SOURCE MATERIAL section start
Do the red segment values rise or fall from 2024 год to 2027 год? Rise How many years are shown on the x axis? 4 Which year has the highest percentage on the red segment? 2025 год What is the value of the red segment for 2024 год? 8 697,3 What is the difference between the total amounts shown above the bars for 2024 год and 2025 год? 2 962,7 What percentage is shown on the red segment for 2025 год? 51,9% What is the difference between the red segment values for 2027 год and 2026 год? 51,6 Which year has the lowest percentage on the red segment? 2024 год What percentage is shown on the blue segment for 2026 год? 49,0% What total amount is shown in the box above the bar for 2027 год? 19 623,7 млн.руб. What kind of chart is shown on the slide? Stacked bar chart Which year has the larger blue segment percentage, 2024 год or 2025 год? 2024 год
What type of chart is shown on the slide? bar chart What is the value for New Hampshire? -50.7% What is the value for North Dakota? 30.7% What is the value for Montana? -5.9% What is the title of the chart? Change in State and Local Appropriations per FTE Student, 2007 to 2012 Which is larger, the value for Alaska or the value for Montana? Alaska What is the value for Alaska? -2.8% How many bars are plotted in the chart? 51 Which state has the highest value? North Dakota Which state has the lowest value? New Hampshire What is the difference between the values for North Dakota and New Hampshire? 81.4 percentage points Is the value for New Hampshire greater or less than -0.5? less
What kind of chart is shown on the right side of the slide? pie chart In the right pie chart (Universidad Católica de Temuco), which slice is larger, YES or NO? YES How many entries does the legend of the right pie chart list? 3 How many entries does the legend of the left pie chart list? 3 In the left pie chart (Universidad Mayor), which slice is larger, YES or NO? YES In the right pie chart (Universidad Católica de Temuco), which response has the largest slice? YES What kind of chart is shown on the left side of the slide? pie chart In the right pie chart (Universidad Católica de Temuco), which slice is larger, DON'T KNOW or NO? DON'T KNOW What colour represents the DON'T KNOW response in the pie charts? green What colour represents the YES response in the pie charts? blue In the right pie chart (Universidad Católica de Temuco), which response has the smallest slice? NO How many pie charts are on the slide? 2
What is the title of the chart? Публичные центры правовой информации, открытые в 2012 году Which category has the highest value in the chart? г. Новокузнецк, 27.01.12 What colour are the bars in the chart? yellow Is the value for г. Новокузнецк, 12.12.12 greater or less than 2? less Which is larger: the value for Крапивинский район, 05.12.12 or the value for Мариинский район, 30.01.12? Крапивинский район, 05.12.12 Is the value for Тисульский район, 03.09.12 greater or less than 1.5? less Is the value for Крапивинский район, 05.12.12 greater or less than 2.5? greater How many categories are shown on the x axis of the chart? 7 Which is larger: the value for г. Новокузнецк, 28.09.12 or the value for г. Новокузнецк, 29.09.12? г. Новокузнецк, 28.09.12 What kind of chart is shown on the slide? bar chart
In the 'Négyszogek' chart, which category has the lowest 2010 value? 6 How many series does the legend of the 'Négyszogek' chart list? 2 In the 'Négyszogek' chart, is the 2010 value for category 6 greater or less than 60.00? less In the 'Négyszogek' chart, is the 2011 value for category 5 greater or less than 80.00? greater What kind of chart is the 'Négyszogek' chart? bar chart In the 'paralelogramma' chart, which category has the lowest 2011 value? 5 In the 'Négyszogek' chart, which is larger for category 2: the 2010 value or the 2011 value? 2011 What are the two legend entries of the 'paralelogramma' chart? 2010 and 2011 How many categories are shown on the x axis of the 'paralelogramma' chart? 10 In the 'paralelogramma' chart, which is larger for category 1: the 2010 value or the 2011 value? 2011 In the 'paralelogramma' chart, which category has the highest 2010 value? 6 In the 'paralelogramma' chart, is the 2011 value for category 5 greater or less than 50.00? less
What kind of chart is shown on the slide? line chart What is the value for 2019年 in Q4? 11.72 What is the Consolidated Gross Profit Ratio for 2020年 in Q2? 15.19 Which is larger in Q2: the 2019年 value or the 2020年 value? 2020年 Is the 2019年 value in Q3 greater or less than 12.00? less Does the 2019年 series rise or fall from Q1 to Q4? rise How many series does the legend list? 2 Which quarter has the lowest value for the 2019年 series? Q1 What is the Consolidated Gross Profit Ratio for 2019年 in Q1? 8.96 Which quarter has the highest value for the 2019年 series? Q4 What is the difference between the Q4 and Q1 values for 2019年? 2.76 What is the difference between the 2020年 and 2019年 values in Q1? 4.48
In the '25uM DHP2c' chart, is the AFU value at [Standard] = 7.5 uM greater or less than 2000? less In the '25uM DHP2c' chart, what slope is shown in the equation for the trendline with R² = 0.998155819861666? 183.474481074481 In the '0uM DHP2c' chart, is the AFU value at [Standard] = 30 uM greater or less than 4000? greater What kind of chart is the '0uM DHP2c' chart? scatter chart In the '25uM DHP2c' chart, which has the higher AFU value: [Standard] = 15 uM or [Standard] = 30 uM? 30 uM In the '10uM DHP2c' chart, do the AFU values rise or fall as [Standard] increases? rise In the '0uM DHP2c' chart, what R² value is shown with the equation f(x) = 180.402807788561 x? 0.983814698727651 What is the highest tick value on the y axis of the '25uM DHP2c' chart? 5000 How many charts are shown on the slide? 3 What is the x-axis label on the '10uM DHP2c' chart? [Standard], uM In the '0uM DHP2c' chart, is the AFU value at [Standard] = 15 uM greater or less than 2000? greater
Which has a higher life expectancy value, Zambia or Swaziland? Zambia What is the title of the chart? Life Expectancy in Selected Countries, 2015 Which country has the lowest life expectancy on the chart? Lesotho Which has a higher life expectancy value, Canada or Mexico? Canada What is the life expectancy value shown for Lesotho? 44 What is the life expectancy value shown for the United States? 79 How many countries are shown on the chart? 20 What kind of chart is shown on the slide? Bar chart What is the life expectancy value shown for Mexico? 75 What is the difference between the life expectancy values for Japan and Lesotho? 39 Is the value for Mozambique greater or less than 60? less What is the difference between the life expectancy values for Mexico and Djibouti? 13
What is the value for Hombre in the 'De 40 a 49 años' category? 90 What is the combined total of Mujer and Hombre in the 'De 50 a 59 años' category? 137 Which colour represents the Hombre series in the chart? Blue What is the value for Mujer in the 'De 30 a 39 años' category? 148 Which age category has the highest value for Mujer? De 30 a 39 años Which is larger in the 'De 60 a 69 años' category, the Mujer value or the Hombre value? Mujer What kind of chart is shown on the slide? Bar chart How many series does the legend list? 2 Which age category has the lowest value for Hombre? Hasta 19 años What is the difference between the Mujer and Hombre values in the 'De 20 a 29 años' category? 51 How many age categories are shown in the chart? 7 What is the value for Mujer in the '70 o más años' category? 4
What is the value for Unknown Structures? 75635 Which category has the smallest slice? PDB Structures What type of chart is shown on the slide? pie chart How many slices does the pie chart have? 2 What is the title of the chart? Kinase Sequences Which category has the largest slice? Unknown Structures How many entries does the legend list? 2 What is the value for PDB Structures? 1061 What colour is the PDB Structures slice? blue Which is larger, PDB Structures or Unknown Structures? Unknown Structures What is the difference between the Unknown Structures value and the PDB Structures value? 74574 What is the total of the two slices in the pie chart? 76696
SOURCE MATERIAL section end
* [TASK TO CARRY OUT]: Copy out word for word the lines from the first one through the one containing "What type of chart is shown on the slide? bar".

* [THE COMPLETED TASK]:
Do the red segment values rise or fall from 2024 год to 2027 год? Rise How many years are shown on the x axis? 4 Which year has the highest percentage on the red segment? 2025 год What is the value of the red segment for 2024 год? 8 697,3 What is the difference between the total amounts shown above the bars for 2024 год and 2025 год? 2 962,7 What percentage is shown on the red segment for 2025 год? 51,9% What is the difference between the red segment values for 2027 год and 2026 год? 51,6 Which year has the lowest percentage on the red segment? 2024 год What percentage is shown on the blue segment for 2026 год? 49,0% What total amount is shown in the box above the bar for 2027 год? 19 623,7 млн.руб. What kind of chart is shown on the slide? Stacked bar chart Which year has the larger blue segment percentage, 2024 год or 2025 год? 2024 год
What type of chart is shown on the slide? bar chart What is the value for New Hampshire? -50.7% What is the value for North Dakota? 30.7% What is the value for Montana? -5.9% What is the title of the chart? Change in State and Local Appropriations per FTE Student, 2007 to 2012 Which is larger, the value for Alaska or the value for Montana? Alaska What is the value for Alaska? -2.8% How many bars are plotted in the chart? 51 Which state has the highest value? North Dakota Which state has the lowest value? New Hampshire What is the difference between the values for North Dakota and New Hampshire? 81.4 percentage points Is the value for New Hampshire greater or less than -0.5? less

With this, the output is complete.